Task details: What follows is a set of entries; retype all of them exactly.

··· Dataset content ···

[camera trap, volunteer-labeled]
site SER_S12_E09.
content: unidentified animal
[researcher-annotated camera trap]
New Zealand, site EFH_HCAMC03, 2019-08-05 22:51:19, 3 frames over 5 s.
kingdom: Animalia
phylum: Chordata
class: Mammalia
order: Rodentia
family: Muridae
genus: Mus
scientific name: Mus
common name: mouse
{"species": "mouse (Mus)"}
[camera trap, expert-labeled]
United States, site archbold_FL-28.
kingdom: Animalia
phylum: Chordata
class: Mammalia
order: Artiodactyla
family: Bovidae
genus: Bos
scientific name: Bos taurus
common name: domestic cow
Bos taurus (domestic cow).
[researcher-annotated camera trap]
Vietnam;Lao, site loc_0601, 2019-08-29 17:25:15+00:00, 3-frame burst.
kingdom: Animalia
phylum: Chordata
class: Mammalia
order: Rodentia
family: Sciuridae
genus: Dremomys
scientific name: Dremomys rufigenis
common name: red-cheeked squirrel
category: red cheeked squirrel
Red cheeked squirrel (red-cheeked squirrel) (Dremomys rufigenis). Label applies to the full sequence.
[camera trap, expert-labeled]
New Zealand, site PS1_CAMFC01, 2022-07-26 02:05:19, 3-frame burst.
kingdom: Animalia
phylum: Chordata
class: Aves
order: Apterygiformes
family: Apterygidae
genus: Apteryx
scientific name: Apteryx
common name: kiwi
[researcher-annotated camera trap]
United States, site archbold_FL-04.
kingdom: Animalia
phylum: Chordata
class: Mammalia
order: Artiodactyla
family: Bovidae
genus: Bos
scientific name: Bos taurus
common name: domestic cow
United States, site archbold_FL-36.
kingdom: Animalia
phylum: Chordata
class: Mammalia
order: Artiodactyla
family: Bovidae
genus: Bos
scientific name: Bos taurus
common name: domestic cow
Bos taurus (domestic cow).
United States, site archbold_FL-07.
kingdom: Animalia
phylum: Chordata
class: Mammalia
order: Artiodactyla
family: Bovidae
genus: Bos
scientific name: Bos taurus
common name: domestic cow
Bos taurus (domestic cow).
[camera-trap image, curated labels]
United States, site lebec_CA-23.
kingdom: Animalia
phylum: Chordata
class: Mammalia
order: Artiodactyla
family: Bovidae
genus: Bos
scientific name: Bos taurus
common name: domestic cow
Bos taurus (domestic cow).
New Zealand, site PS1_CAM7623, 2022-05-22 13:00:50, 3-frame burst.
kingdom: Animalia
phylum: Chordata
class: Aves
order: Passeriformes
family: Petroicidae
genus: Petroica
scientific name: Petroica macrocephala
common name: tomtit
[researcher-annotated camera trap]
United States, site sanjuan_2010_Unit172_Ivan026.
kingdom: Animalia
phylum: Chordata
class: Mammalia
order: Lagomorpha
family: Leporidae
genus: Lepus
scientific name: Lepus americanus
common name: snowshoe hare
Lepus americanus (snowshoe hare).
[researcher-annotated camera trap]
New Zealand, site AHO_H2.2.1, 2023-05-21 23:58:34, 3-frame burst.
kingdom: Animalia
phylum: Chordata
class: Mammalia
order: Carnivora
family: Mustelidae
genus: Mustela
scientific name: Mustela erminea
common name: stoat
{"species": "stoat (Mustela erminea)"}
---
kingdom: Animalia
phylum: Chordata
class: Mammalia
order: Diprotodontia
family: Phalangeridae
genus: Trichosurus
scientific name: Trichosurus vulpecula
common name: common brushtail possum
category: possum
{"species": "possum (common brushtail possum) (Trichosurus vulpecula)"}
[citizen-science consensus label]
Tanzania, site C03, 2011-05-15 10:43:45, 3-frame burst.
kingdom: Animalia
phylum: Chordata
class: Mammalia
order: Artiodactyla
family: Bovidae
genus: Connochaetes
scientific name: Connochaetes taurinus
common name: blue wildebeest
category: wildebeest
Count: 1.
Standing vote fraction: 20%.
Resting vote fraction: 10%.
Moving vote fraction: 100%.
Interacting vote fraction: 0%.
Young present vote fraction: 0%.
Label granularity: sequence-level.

···

Output of the task:
[camera trap, volunteer-labeled]
site SER_S12_E09.
content: unidentified animal
[researcher-annotated camera trap]
New Zealand, site EFH_HCAMC03, 2019-08-05 22:51:19, 3 frames over 5 s.
kingdom: Animalia
phylum: Chordata
class: Mammalia
order: Rodentia
family: Muridae
genus: Mus
scientific name: Mus
common name: mouse
{"species": "mouse (Mus)"}
[camera trap, expert-labeled]
United States, site archbold_FL-28.
kingdom: Animalia
phylum: Chordata
class: Mammalia
order: Artiodactyla
family: Bovidae
genus: Bos
scientific name: Bos taurus
common name: domestic cow
Bos taurus (domestic cow).
[researcher-annotated camera trap]
Vietnam;Lao, site loc_0601, 2019-08-29 17:25:15+00:00, 3-frame burst.
kingdom: Animalia
phylum: Chordata
class: Mammalia
order: Rodentia
family: Sciuridae
genus: Dremomys
scientific name: Dremomys rufigenis
common name: red-cheeked squirrel
category: red cheeked squirrel
Red cheeked squirrel (red-cheeked squirrel) (Dremomys rufigenis). Label applies to the full sequence.
[camera trap, expert-labeled]
New Zealand, site PS1_CAMFC01, 2022-07-26 02:05:19, 3-frame burst.
kingdom: Animalia
phylum: Chordata
class: Aves
order: Apterygiformes
family: Apterygidae
genus: Apteryx
scientific name: Apteryx
common name: kiwi
[researcher-annotated camera trap]
United States, site archbold_FL-04.
kingdom: Animalia
phylum: Chordata
class: Mammalia
order: Artiodactyla
family: Bovidae
genus: Bos
scientific name: Bos taurus
common name: domestic cow
United States, site archbold_FL-36.
kingdom: Animalia
phylum: Chordata
class: Mammalia
order: Artiodactyla
family: Bovidae
genus: Bos
scientific name: Bos taurus
common name: domestic cow
Bos taurus (domestic cow).
United States, site archbold_FL-07.
kingdom: Animalia
phylum: Chordata
class: Mammalia
order: Artiodactyla
family: Bovidae
genus: Bos
scientific name: Bos taurus
common name: domestic cow
Bos taurus (domestic cow).
[camera-trap image, curated labels]
United States, site lebec_CA-23.
kingdom: Animalia
phylum: Chordata
class: Mammalia
order: Artiodactyla
family: Bovidae
genus: Bos
scientific name: Bos taurus
common name: domestic cow
Bos taurus (domestic cow).
New Zealand, site PS1_CAM7623, 2022-05-22 13:00:50, 3-frame burst.
kingdom: Animalia
phylum: Chordata
class: Aves
order: Passeriformes
family: Petroicidae
genus: Petroica
scientific name: Petroica macrocephala
common name: tomtit
[researcher-annotated camera trap]
United States, site sanjuan_2010_Unit172_Ivan026.
kingdom: Animalia
phylum: Chordata
class: Mammalia
order: Lagomorpha
family: Leporidae
genus: Lepus
scientific name: Lepus americanus
common name: snowshoe hare
Lepus americanus (snowshoe hare).
[researcher-annotated camera trap]
New Zealand, site AHO_H2.2.1, 2023-05-21 23:58:34, 3-frame burst.
kingdom: Animalia
phylum: Chordata
class: Mammalia
order: Carnivora
family: Mustelidae
genus: Mustela
scientific name: Mustela erminea
common name: stoat
{"species": "stoat (Mustela erminea)"}
---
kingdom: Animalia
phylum: Chordata
class: Mammalia
order: Diprotodontia
family: Phalangeridae
genus: Trichosurus
scientific name: Trichosurus vulpecula
common name: common brushtail possum
category: possum
{"species": "possum (common brushtail possum) (Trichosurus vulpecula)"}
[citizen-science consensus label]
Tanzania, site C03, 2011-05-15 10:43:45, 3-frame burst.
kingdom: Animalia
phylum: Chordata
class: Mammalia
order: Artiodactyla
family: Bovidae
genus: Connochaetes
scientific name: Connochaetes taurinus
common name: blue wildebeest
category: wildebeest
Count: 1.
Standing vote fraction: 20%.
Resting vote fraction: 10%.
Moving vote fraction: 100%.
Interacting vote fraction: 0%.
Young present vote fraction: 0%.
Label granularity: sequence-level.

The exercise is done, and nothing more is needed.